What is often used for DreamBooth are photos of yourself, so you can generate completely new pictures of yourself with different hairstyles or in different environments.

Let’s take a look at how it works first:

DreamBooth method taken from https://arxiv.org/abs/2208.12242
DreamBooth method taken from https://arxiv.org/abs/2208.12242
  • You input images of your concept and a class name for your concept, e.g. ‘dog’ if you train on images of your dog or ‘woman’ / ‘man’ if you train on images of yourself.
  • The denoising model is fine-tuned using your provided images
  • Other class specific images are used for regularization, so to not destroy the original creativity of stable diffusion as otherwise you’d risk overfitting

Of course, I couldn’t resist generating a couple of stable diffusion Marcs:

Stable diffusion fine-tuned on Marc via DreamBooth
Stable diffusion fine-tuned on Marc via DreamBooth

Compared to textual inversion, the results tend to be a bit more advanced I’d say, but it has the downside that you fine-tune the whole model, so it’s not as easily shareable as the textual inversion concepts.

MagicMix

Another recent method is called MagicMix and the cool thing about it is that it needs no training, so it works out of the box just by changing the inference a little bit.

It is an extension of the basic image-to-image method which it improves upon.

It takes as input an image and a prompt and tunes the image towards the prompt.

You can check out my MagicMix implementation in this Jupyter notebook.

And here are some images generated with it:

Examples of MagicMix generated via https://github.com/mpaepper/stablediffusion_magicmix.
Examples of MagicMix generated via https://github.com/mpaepper/stablediffusion_magicmix.

So let’s look at how it works:

MagixMix method taken from https://arxiv.org/abs/2210.16056
MagixMix method taken from https://arxiv.org/abs/2210.16056

It consists of two phases:

a) The layout generation b) The fine-tuning or content generation

In a) it adds noise to the image you provide and keeps copies of the noised image at different time steps. In b) it uses the denoising model to denoise the noised image together with the embedded text prompt.

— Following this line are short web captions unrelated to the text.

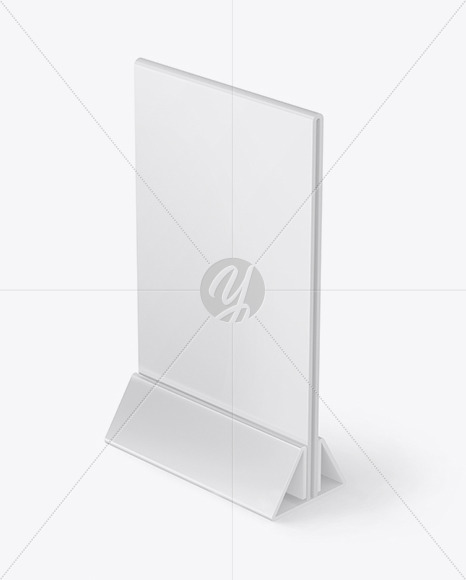 Plastic Table Tent Mockup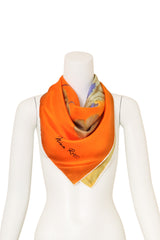 Vintage Nina Ricci Watercolor Flower Scarf on mannequin @ Recess LA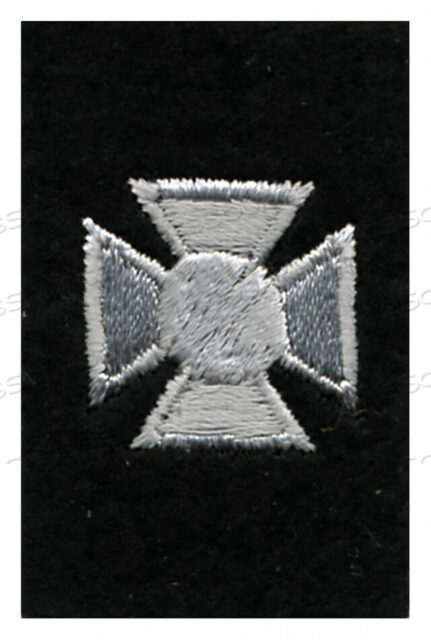 OEM#: 5512EMBRDRD PATCH 1 CROSS SLVR ON BLCK FELT от Heros Pride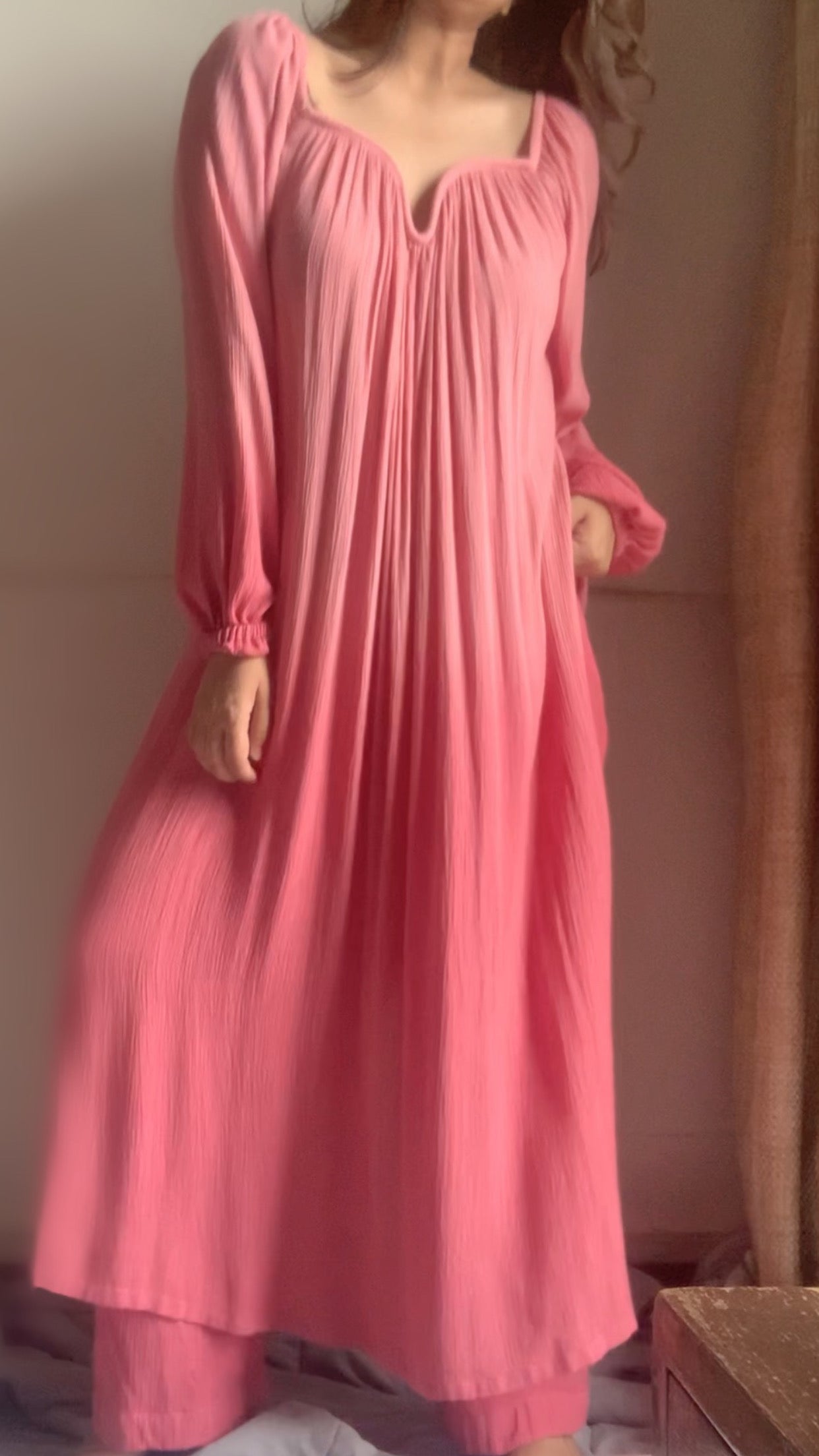 The Valentina Kurta Set : Light Pink Ombré
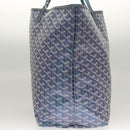 GOYARD Herringbone Saint Louis GM Tote Bag PVC Blue Auth sw389SM-3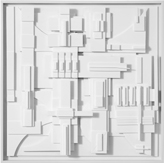 Lena Torikov Untitled_10 60 x 60 cm white foamcore board mounted on mdf board 2008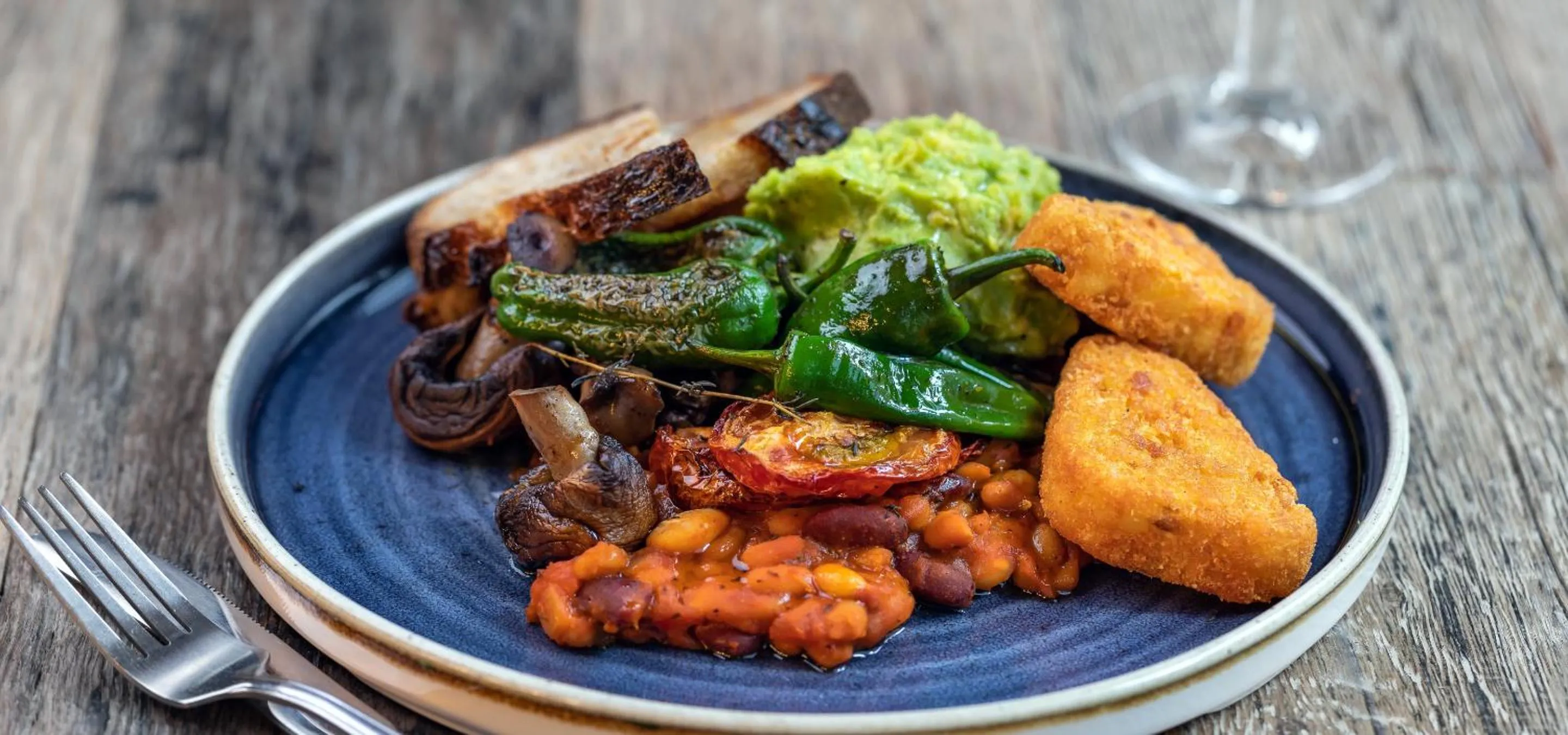 Breakfast in BrewDog DogHouse Edinburgh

The trick is that in b) we always use a linear interpolation of the layout image from a) and the denoised version. That way, we can make sure that the rough layout of a) stays consistent, so we don’t deviate too far from the original image.

Conclusion

You should have a good overview of the current state of stable diffusion now as we covered the main use cases, how stable diffusion works, how you can debug it, what the important parameters are which you can control and some more advanced methods which build on top of it.